**Extracted data**
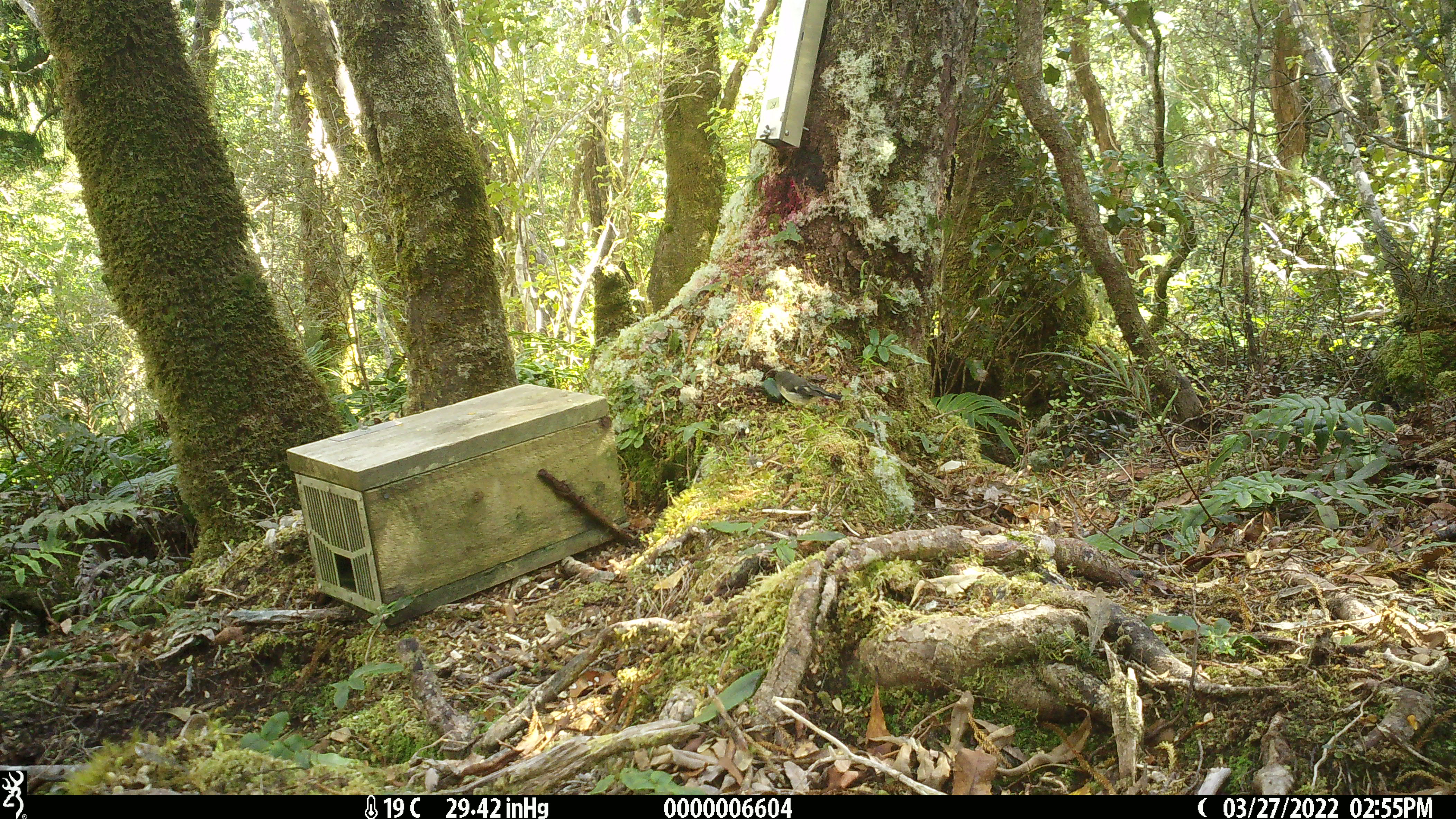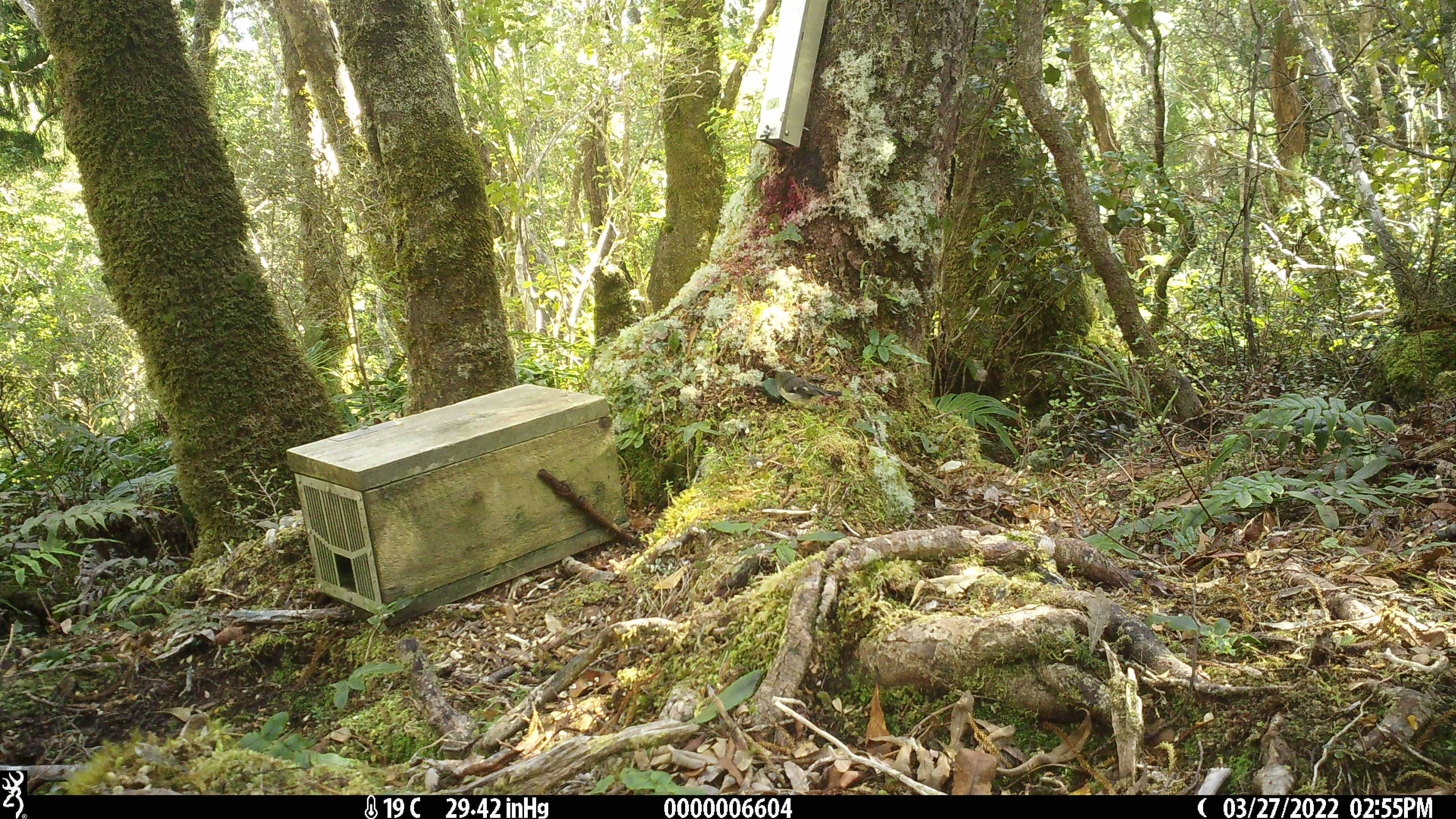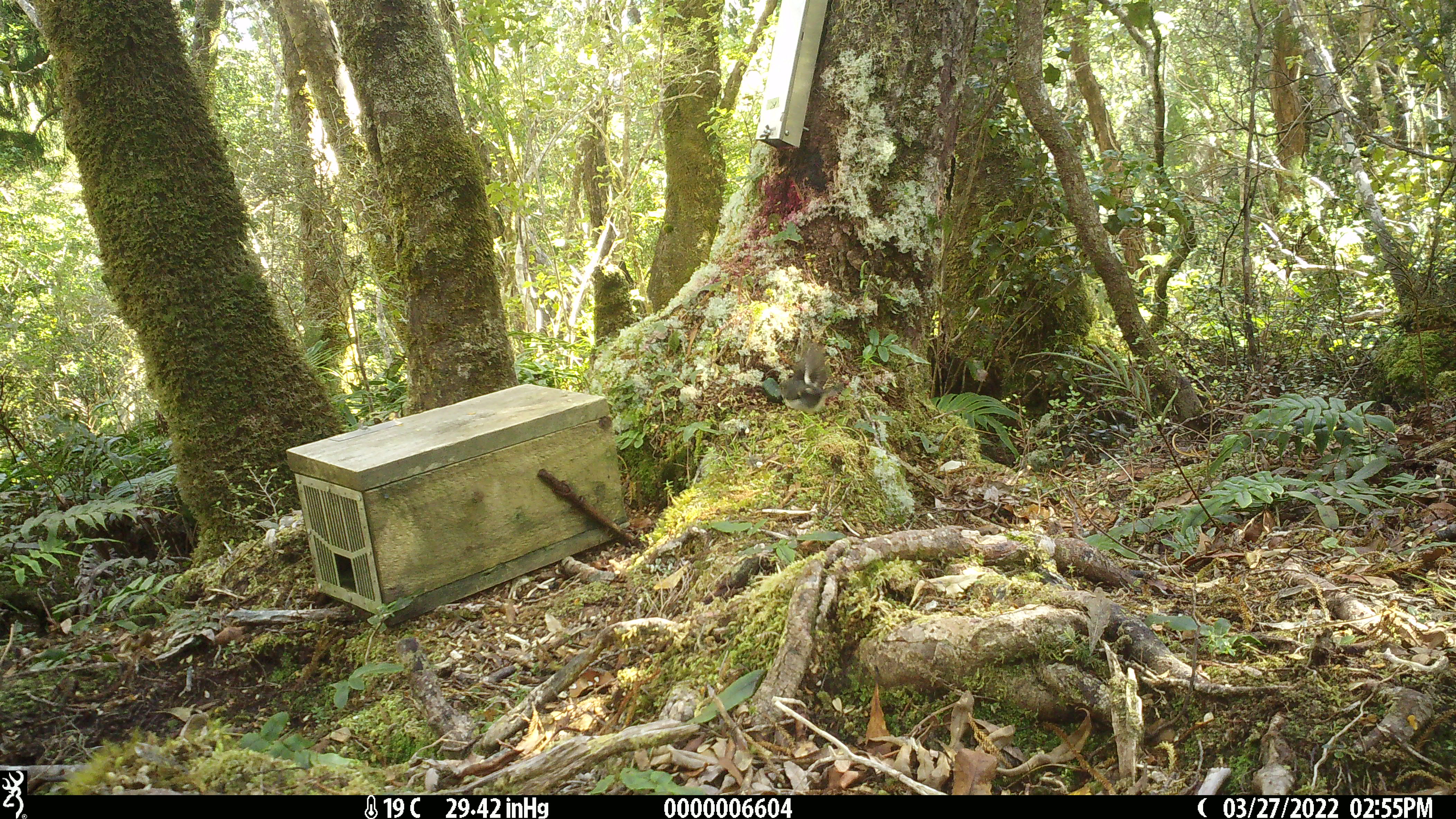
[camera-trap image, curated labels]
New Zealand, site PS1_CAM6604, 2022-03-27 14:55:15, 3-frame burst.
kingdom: Animalia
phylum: Chordata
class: Aves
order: Passeriformes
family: Petroicidae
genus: Petroica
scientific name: Petroica macrocephala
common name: tomtit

**Directions for this task**
Could you output every record above exactly as written, leaving out the pictures?

**Answer for the task**
[camera-trap image, curated labels]
New Zealand, site PS1_CAM6604, 2022-03-27 14:55:15, 3-frame burst.
kingdom: Animalia
phylum: Chordata
class: Aves
order: Passeriformes
family: Petroicidae
genus: Petroica
scientific name: Petroica macrocephala
common name: tomtit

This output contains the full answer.